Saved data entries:
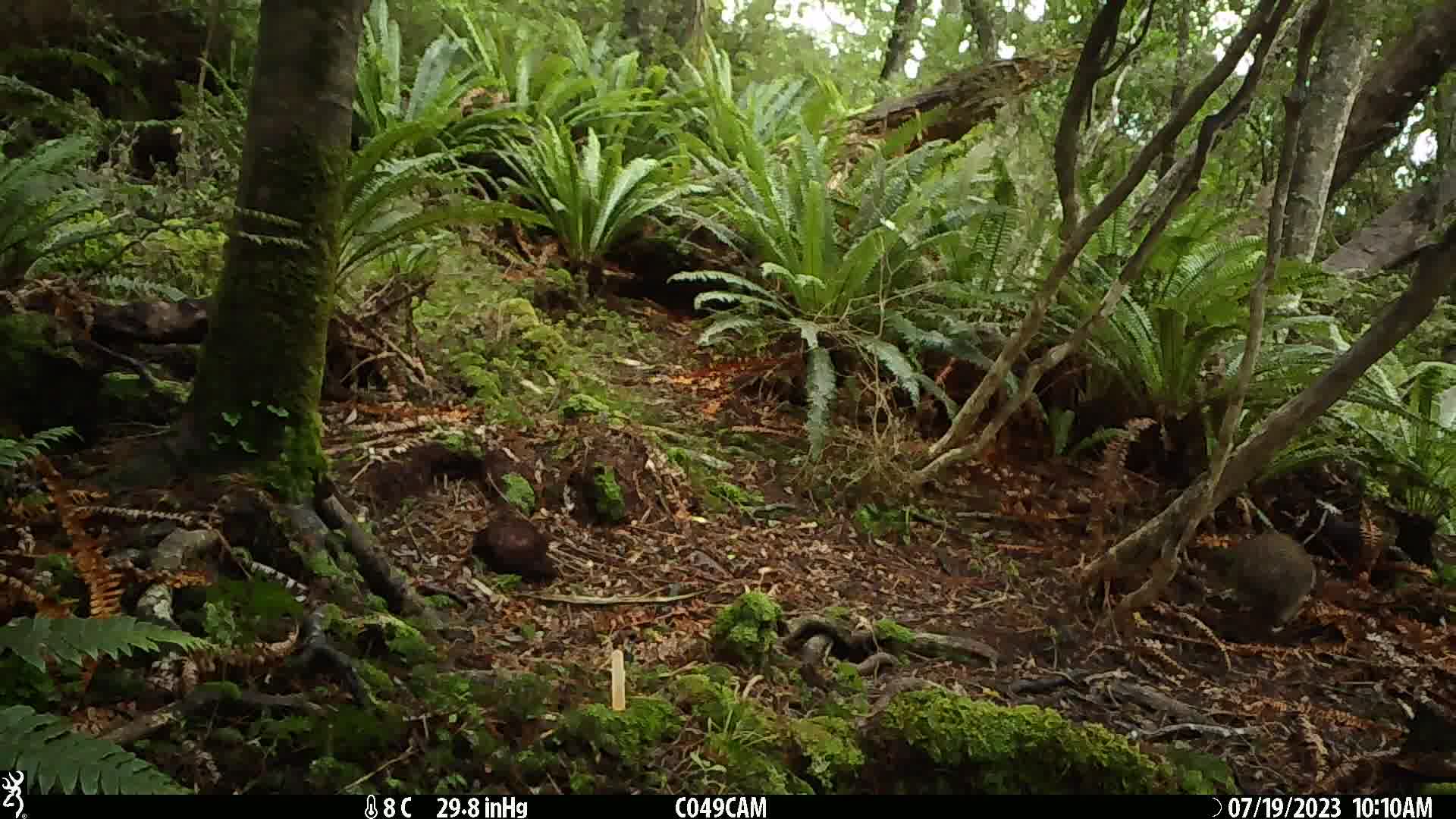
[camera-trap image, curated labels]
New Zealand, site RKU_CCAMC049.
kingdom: Animalia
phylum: Chordata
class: Aves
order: Apterygiformes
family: Apterygidae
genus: Apteryx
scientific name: Apteryx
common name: kiwi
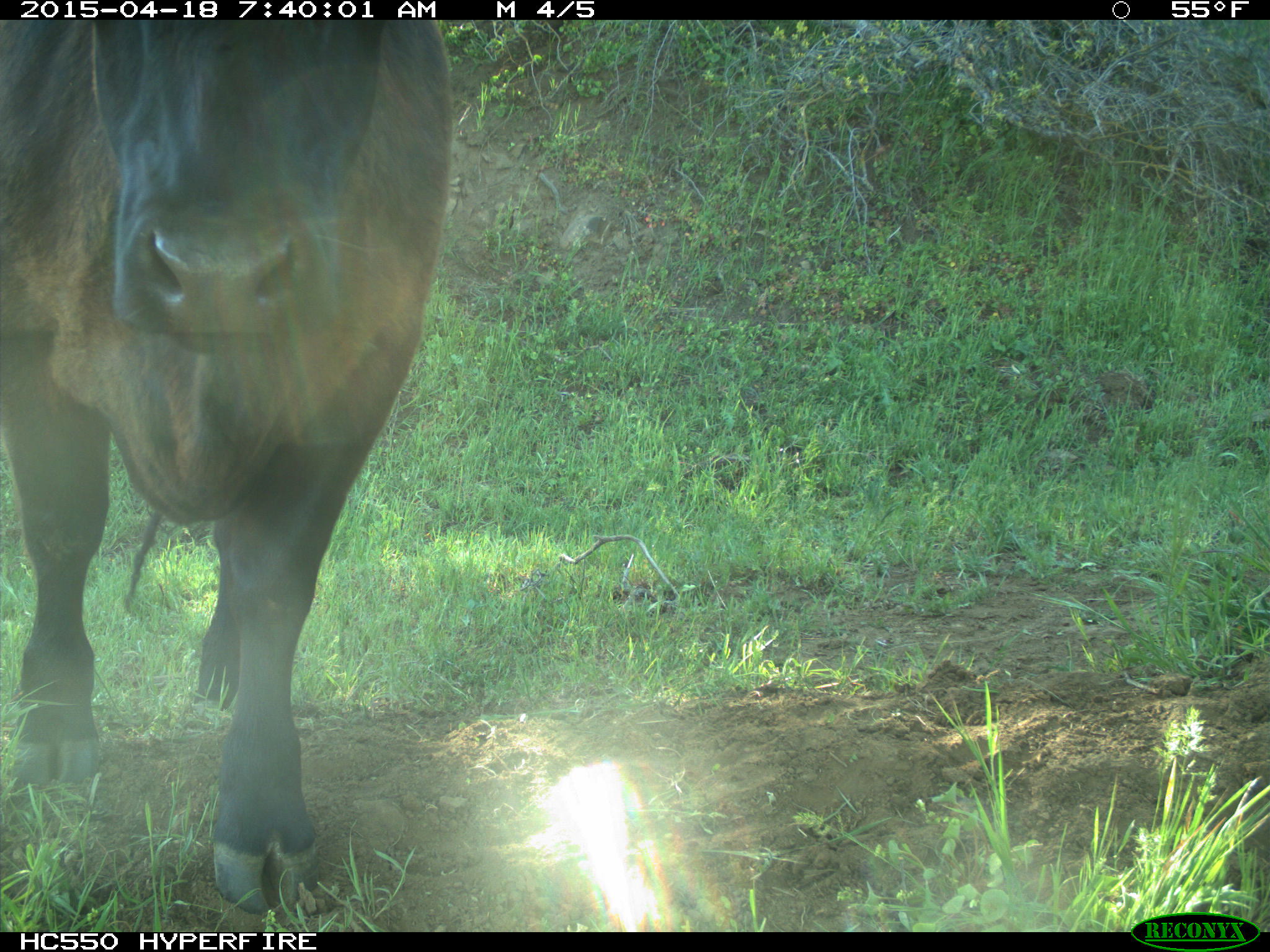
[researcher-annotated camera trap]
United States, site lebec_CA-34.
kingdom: Animalia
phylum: Chordata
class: Mammalia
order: Artiodactyla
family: Bovidae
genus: Bos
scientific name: Bos taurus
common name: domestic cow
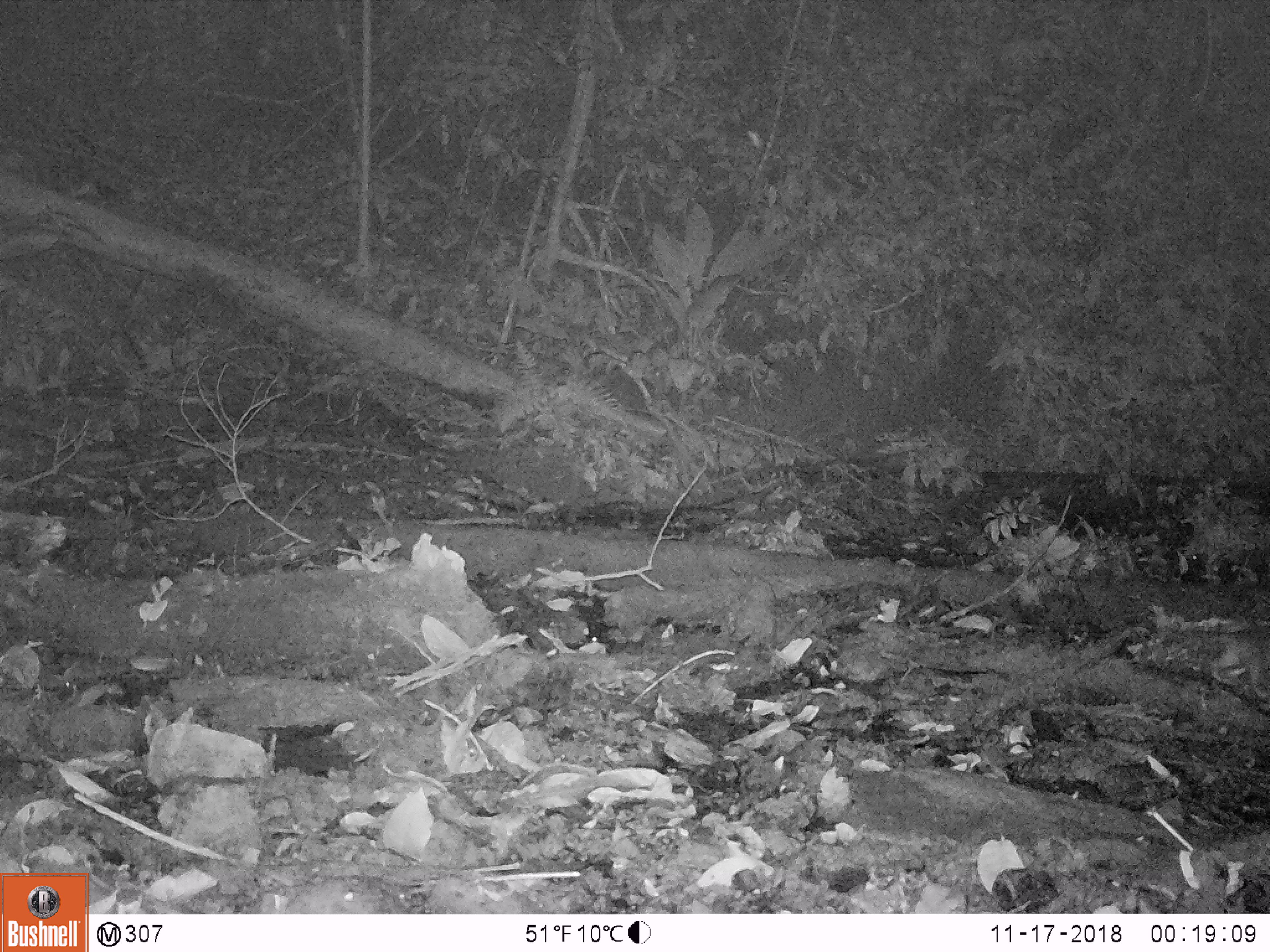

## What you have to do
Pictures do not belong in your copy; restate word for word the lines from the one containing "order: Artiodactyla" through the last line of the records above.

## Result of this task
order: Artiodactyla
family: Bovidae
genus: Bos
scientific name: Bos taurus
common name: domestic cow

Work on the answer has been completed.